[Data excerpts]
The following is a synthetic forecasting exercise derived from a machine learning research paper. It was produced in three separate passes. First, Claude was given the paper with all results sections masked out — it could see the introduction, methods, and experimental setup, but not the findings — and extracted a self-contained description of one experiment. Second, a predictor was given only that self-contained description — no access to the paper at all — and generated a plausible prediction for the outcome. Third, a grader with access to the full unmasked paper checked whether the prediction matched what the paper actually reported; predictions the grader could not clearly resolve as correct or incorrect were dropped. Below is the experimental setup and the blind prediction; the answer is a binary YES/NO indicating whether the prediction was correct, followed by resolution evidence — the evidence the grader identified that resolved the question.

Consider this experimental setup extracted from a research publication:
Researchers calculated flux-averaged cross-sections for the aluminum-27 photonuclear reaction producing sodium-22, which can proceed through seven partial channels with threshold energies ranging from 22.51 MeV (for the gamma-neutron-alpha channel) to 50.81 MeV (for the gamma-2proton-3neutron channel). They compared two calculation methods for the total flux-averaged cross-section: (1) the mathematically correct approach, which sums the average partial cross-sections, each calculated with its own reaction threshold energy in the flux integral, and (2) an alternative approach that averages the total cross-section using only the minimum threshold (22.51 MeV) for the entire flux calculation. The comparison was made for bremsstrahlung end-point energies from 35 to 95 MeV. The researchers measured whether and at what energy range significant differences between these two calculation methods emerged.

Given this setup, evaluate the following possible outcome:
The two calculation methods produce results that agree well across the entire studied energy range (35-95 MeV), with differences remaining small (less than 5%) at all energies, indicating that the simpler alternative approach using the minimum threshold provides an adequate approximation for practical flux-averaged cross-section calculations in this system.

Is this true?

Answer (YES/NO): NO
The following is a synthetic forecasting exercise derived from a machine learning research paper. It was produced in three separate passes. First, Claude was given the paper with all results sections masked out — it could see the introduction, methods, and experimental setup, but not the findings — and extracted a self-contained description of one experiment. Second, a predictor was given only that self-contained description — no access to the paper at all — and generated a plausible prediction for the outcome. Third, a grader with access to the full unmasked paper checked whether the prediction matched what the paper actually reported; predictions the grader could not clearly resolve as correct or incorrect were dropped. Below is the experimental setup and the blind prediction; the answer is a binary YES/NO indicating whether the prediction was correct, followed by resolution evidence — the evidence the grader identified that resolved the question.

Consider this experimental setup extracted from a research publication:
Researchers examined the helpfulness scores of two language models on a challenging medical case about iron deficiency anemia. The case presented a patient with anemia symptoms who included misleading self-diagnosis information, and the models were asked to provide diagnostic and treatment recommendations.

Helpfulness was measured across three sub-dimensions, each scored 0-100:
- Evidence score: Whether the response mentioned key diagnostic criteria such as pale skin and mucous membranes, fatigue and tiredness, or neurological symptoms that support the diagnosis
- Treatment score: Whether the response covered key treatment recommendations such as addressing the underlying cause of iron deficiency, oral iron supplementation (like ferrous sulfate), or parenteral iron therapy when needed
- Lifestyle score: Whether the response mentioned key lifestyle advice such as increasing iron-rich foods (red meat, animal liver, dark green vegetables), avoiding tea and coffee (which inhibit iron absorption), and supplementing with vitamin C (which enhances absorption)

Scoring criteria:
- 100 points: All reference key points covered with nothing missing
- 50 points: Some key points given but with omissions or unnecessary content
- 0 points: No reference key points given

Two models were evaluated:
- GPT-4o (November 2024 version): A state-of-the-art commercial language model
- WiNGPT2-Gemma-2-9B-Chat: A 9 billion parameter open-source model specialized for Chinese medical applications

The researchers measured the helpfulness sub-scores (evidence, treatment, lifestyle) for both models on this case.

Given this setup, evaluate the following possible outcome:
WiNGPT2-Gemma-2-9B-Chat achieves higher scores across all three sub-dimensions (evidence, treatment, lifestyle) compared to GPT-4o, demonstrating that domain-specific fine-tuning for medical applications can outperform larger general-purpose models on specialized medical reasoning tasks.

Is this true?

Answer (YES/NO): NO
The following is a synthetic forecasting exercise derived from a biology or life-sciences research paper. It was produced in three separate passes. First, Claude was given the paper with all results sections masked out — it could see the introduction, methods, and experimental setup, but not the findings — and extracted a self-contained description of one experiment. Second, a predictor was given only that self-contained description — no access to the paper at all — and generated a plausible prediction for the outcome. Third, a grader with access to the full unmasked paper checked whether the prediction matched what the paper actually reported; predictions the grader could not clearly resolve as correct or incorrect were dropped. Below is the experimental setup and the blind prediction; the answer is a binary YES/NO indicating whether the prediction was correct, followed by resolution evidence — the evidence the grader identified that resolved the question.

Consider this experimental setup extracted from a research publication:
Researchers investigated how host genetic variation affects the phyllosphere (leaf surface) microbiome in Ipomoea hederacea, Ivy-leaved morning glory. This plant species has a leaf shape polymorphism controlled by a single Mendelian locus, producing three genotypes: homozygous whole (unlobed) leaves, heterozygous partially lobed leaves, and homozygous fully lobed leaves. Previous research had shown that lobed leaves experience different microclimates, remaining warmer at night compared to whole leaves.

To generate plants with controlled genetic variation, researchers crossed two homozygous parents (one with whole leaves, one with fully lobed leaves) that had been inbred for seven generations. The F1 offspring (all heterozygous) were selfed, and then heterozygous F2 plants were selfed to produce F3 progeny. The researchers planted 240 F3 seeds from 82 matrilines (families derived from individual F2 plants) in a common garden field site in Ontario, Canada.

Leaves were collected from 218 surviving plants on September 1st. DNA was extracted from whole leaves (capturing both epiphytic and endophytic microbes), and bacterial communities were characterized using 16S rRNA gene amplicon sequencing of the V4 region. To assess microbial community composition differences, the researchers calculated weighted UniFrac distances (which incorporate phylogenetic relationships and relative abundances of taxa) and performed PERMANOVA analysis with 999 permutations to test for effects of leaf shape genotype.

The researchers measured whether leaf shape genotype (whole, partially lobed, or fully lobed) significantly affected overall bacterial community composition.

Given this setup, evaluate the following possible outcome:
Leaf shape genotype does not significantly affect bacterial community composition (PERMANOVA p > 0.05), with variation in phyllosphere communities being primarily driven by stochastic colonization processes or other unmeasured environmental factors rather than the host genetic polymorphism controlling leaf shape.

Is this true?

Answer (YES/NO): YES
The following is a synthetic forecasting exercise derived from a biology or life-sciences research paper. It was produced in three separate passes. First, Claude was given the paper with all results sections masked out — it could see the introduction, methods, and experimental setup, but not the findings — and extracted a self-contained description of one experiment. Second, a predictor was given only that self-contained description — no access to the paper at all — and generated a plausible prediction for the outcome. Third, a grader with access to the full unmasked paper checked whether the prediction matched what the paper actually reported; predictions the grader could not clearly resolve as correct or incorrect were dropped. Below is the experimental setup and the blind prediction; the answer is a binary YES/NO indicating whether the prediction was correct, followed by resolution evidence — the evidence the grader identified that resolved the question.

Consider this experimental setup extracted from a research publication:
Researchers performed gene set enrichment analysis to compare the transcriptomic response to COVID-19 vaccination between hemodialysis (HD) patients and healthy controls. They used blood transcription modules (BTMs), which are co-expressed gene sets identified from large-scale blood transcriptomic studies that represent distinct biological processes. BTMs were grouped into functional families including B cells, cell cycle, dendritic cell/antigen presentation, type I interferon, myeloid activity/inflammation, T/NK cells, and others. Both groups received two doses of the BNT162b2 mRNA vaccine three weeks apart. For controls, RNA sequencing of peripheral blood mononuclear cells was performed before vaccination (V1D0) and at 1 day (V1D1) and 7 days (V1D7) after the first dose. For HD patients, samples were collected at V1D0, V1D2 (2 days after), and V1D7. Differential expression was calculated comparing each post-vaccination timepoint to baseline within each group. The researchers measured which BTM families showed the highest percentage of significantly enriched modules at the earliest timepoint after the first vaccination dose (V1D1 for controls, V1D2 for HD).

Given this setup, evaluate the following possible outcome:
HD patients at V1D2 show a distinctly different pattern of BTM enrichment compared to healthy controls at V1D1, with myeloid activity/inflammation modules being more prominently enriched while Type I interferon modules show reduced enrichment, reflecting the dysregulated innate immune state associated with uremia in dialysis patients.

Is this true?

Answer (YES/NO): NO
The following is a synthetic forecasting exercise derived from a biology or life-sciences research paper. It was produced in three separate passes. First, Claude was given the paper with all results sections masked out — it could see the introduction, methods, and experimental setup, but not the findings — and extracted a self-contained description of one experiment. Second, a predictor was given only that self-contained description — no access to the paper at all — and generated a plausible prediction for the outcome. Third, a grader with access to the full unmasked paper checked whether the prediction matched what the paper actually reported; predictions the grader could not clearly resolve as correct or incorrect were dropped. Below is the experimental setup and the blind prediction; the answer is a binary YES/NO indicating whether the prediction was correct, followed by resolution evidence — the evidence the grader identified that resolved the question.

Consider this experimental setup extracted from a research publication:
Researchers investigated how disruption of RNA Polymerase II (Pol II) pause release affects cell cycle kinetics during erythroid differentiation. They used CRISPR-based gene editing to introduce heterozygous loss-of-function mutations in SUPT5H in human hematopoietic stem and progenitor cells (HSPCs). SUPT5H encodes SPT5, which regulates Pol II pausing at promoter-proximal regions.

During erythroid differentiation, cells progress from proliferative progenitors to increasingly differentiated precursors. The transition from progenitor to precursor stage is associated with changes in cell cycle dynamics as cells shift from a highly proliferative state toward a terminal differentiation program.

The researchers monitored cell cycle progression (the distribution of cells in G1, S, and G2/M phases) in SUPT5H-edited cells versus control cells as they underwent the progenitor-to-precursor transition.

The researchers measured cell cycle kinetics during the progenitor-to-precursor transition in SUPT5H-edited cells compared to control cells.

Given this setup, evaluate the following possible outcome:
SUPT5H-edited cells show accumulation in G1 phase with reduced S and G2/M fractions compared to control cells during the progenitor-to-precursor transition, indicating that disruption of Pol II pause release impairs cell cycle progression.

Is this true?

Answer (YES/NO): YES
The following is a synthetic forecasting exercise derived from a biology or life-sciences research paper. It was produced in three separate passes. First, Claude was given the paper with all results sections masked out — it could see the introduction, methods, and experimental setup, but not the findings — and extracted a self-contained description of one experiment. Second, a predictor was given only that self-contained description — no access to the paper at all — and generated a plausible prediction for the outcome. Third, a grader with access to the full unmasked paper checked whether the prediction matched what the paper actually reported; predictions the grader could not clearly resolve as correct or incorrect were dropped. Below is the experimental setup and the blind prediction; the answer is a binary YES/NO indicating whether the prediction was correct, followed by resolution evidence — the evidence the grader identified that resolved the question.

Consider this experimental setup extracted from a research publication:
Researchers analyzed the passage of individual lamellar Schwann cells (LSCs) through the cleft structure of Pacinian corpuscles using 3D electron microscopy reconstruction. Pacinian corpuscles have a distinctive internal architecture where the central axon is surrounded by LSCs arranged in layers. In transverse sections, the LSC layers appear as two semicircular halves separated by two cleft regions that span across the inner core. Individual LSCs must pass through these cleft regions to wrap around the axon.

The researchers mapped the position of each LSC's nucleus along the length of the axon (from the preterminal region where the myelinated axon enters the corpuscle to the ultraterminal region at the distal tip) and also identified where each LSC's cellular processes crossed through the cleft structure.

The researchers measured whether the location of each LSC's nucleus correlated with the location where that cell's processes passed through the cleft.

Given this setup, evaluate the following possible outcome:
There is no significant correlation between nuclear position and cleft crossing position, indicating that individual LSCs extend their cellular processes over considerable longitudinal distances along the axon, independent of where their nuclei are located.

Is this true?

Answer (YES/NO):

- What needs to be done:
In the entries above, identify each line that includes the string "medical", then copy it.

- Response to the exercise:
Researchers examined the helpfulness scores of two language models on a challenging medical case about iron deficiency anemia. The case presented a patient with anemia symptoms who included misleading self-diagnosis information, and the models were asked to provide diagnostic and treatment recommendations.
- WiNGPT2-Gemma-2-9B-Chat: A 9 billion parameter open-source model specialized for Chinese medical applications
WiNGPT2-Gemma-2-9B-Chat achieves higher scores across all three sub-dimensions (evidence, treatment, lifestyle) compared to GPT-4o, demonstrating that domain-specific fine-tuning for medical applications can outperform larger general-purpose models on specialized medical reasoning tasks.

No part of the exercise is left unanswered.